Extracted data entries:
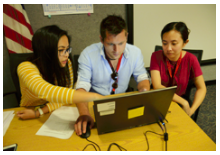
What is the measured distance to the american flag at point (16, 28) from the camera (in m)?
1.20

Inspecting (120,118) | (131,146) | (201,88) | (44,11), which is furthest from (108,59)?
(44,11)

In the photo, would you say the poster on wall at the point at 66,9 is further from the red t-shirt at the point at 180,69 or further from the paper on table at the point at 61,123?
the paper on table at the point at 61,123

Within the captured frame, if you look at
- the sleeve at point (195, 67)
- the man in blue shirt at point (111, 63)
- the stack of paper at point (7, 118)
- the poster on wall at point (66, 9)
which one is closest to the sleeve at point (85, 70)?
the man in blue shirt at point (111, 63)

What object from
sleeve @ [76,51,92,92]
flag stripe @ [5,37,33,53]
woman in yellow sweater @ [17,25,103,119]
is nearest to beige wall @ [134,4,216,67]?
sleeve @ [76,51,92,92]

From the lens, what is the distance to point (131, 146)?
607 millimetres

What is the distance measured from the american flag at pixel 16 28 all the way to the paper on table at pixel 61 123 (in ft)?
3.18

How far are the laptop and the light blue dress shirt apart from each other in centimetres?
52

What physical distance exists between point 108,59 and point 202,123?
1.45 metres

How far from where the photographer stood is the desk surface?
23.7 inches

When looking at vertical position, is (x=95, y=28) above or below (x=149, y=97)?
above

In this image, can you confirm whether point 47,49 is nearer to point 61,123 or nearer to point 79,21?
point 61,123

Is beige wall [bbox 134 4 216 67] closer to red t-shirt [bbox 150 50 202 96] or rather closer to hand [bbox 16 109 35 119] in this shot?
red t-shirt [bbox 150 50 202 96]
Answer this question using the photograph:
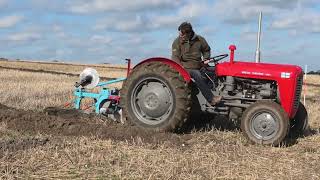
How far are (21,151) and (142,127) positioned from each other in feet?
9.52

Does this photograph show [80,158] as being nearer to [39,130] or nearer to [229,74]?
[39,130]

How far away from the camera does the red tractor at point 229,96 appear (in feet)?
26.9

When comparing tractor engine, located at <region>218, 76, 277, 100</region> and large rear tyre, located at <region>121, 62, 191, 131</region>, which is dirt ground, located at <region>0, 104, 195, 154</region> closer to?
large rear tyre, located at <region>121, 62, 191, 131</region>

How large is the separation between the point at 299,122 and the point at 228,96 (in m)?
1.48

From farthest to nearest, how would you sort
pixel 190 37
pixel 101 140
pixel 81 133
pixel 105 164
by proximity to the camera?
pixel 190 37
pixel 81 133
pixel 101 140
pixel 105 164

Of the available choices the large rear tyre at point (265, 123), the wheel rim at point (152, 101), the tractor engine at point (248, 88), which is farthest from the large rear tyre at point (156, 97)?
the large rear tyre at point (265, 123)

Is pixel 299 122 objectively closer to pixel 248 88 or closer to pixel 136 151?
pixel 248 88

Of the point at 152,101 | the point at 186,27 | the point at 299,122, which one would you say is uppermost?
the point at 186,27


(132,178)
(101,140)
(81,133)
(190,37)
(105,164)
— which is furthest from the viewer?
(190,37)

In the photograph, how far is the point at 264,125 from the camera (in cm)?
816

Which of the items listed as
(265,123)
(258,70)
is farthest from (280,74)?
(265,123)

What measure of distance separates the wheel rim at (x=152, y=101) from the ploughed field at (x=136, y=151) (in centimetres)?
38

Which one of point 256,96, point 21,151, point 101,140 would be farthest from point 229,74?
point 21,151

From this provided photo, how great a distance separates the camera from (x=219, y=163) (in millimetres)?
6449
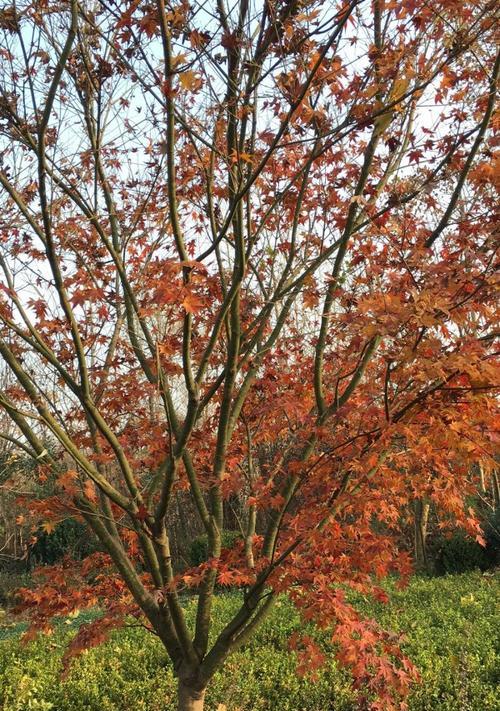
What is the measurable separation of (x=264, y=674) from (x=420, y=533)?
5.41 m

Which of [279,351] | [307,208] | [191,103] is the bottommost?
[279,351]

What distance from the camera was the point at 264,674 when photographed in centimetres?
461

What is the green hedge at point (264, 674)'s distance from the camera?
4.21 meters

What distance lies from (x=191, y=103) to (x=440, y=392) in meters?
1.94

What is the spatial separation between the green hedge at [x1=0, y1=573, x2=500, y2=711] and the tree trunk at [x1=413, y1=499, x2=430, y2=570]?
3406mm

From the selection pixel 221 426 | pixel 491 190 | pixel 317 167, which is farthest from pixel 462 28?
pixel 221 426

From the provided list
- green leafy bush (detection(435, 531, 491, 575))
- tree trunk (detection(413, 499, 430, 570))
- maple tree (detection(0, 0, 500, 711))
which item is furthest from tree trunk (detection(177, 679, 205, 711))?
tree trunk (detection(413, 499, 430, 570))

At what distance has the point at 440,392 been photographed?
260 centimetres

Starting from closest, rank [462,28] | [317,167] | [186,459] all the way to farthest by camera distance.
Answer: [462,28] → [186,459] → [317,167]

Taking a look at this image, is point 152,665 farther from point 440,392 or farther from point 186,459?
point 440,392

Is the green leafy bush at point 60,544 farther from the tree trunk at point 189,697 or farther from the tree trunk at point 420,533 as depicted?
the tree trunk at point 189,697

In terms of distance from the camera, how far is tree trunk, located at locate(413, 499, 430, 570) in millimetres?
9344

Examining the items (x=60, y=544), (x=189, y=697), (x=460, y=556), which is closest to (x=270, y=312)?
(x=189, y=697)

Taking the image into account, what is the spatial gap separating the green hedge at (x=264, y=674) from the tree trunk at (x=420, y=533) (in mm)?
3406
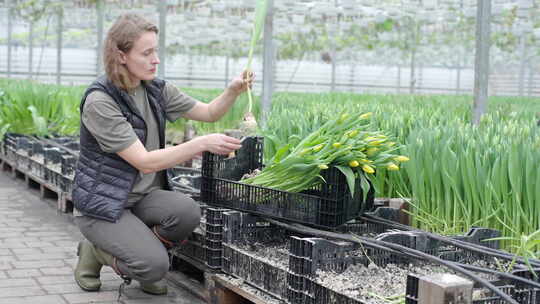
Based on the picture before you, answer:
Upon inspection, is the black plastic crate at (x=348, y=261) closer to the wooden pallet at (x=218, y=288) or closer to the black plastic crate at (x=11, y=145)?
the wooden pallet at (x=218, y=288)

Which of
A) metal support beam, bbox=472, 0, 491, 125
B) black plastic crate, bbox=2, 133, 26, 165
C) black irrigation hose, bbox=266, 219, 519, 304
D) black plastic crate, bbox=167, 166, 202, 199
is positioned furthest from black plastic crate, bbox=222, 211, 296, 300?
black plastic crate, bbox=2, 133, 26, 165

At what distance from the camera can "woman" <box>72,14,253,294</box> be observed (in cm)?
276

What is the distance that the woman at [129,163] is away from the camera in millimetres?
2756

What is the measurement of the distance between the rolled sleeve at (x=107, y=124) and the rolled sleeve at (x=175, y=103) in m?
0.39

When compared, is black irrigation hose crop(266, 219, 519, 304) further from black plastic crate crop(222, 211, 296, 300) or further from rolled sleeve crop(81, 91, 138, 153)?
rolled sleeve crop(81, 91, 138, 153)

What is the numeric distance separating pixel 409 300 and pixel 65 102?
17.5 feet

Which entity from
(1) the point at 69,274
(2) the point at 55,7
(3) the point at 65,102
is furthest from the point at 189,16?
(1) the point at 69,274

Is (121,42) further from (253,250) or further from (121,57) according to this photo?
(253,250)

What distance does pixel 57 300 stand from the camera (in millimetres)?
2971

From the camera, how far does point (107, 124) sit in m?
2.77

WRITTEN TASK: Print out the lines exactly, skipping any picture.

TASK RESPONSE:
What is the measured distance to the american flag at point (16, 28) from the camera (in m)?
1.20

Inspecting (120,118) | (131,146) | (201,88) | (44,11), which is furthest from (108,59)?
(44,11)

In the photo, would you say the poster on wall at the point at 66,9 is further from the red t-shirt at the point at 180,69 or further from the paper on table at the point at 61,123?
the paper on table at the point at 61,123

Within the captured frame, if you look at
- the sleeve at point (195, 67)
- the man in blue shirt at point (111, 63)
- the stack of paper at point (7, 118)
- the poster on wall at point (66, 9)
which one is closest to the sleeve at point (85, 70)?
the man in blue shirt at point (111, 63)

What object from
sleeve @ [76,51,92,92]
flag stripe @ [5,37,33,53]
woman in yellow sweater @ [17,25,103,119]
is nearest to beige wall @ [134,4,216,67]?
sleeve @ [76,51,92,92]

From the lens, what is the distance to point (131, 146)?
607 millimetres

What is the distance measured from the american flag at pixel 16 28 all the way to the paper on table at pixel 61 123 (in ft)?
3.18

How far are the laptop and the light blue dress shirt apart from each other in centimetres?
52

What physical distance exists between point 108,59 and point 202,123?
1.45 metres

How far from where the photographer stood is the desk surface?
23.7 inches

When looking at vertical position, is (x=95, y=28) above or below (x=149, y=97)?
above

In this image, can you confirm whether point 47,49 is nearer to point 61,123 or nearer to point 79,21?
point 61,123

Is beige wall [bbox 134 4 216 67] closer to red t-shirt [bbox 150 50 202 96] or rather closer to hand [bbox 16 109 35 119] in this shot?
red t-shirt [bbox 150 50 202 96]
Answer this question using the photograph:
How far are (21,151) and (142,127) positioned from each other in feet?
9.52

Does this photograph show [80,158] as being nearer to [39,130] or nearer to [229,74]?
[39,130]

How far away from the camera does the red tractor at point 229,96 appear (in feet)?
26.9

When comparing tractor engine, located at <region>218, 76, 277, 100</region> and large rear tyre, located at <region>121, 62, 191, 131</region>, which is dirt ground, located at <region>0, 104, 195, 154</region> closer to?
large rear tyre, located at <region>121, 62, 191, 131</region>

How large is the separation between the point at 299,122 and the point at 228,96 (in m)?
1.48

From farthest to nearest, how would you sort
pixel 190 37
pixel 101 140
pixel 81 133
pixel 105 164
by proximity to the camera?
pixel 190 37
pixel 81 133
pixel 101 140
pixel 105 164

Of the available choices the large rear tyre at point (265, 123), the wheel rim at point (152, 101), the tractor engine at point (248, 88), which is farthest from the large rear tyre at point (156, 97)?
the large rear tyre at point (265, 123)

Is pixel 299 122 objectively closer to pixel 248 88 or closer to pixel 136 151?
pixel 248 88

Of the point at 152,101 | the point at 186,27 | the point at 299,122, which one would you say is uppermost?
the point at 186,27


(132,178)
(101,140)
(81,133)
(190,37)
(105,164)
— which is furthest from the viewer?
(190,37)

In the photograph, how far is the point at 264,125 from the camera (in cm)?
816

Which of the items listed as
(265,123)
(258,70)
is farthest from (280,74)?
(265,123)

What measure of distance separates the wheel rim at (x=152, y=101) from the ploughed field at (x=136, y=151) (in centimetres)?
38

Which one of point 256,96, point 21,151, point 101,140 would be farthest from point 229,74?
point 21,151

From this provided photo, how great a distance separates the camera from (x=219, y=163) (in millimetres)?
6449
What is the measurable separation of (x=264, y=674) from (x=420, y=533)?
5.41 m

Which of [279,351] | [307,208] | [191,103] is the bottommost?
[279,351]

What distance from the camera was the point at 264,674 when photographed in centimetres?
461

What is the green hedge at point (264, 674)'s distance from the camera?
4.21 meters

What distance lies from (x=191, y=103) to (x=440, y=392) in meters?
1.94

What is the spatial separation between the green hedge at [x1=0, y1=573, x2=500, y2=711] and the tree trunk at [x1=413, y1=499, x2=430, y2=570]?
3406mm

From the selection pixel 221 426 | pixel 491 190 | pixel 317 167, which is farthest from pixel 462 28?
pixel 221 426

From the provided list
- green leafy bush (detection(435, 531, 491, 575))
- tree trunk (detection(413, 499, 430, 570))
- maple tree (detection(0, 0, 500, 711))
which item is furthest from tree trunk (detection(177, 679, 205, 711))?
tree trunk (detection(413, 499, 430, 570))

At what distance has the point at 440,392 been photographed?
260 centimetres

Starting from closest, rank [462,28] | [317,167] | [186,459] all the way to farthest by camera distance.
Answer: [462,28] → [186,459] → [317,167]

Taking a look at this image, is point 152,665 farther from point 440,392 or farther from point 186,459?
point 440,392

Is the green leafy bush at point 60,544 farther from the tree trunk at point 189,697 or farther from the tree trunk at point 420,533 as depicted?
the tree trunk at point 189,697

In terms of distance from the camera, how far is tree trunk, located at locate(413, 499, 430, 570) in millimetres?
9344

Examining the items (x=60, y=544), (x=189, y=697), (x=460, y=556), which is closest to (x=270, y=312)?
(x=189, y=697)

Taking the image into account, what is the spatial gap separating the green hedge at (x=264, y=674) from the tree trunk at (x=420, y=533) (in mm)?
3406
Based on the picture before you, answer:
Upon inspection, is the black plastic crate at (x=348, y=261) closer to the wooden pallet at (x=218, y=288) or closer to the black plastic crate at (x=11, y=145)?
the wooden pallet at (x=218, y=288)

Which of
A) metal support beam, bbox=472, 0, 491, 125
B) black plastic crate, bbox=2, 133, 26, 165
C) black irrigation hose, bbox=266, 219, 519, 304
D) black plastic crate, bbox=167, 166, 202, 199
is positioned furthest from black plastic crate, bbox=222, 211, 296, 300?
black plastic crate, bbox=2, 133, 26, 165

At what distance from the camera can "woman" <box>72,14,253,294</box> be observed (in cm)?
276

What is the distance that the woman at [129,163] is away from the camera in millimetres?
2756

What is the measurement of the distance between the rolled sleeve at (x=107, y=124) and the rolled sleeve at (x=175, y=103) in m?
0.39

When compared, is black irrigation hose crop(266, 219, 519, 304) further from black plastic crate crop(222, 211, 296, 300) or further from rolled sleeve crop(81, 91, 138, 153)?
rolled sleeve crop(81, 91, 138, 153)

What is the numeric distance separating pixel 409 300 and pixel 65 102?
17.5 feet

Which entity from
(1) the point at 69,274
(2) the point at 55,7
(3) the point at 65,102
is furthest from the point at 189,16?
(1) the point at 69,274

Is (121,42) further from (253,250) or further from (121,57) according to this photo?
(253,250)

What distance does pixel 57 300 stand from the camera (in millimetres)?
2971

From the camera, how far does point (107, 124) sit in m?
2.77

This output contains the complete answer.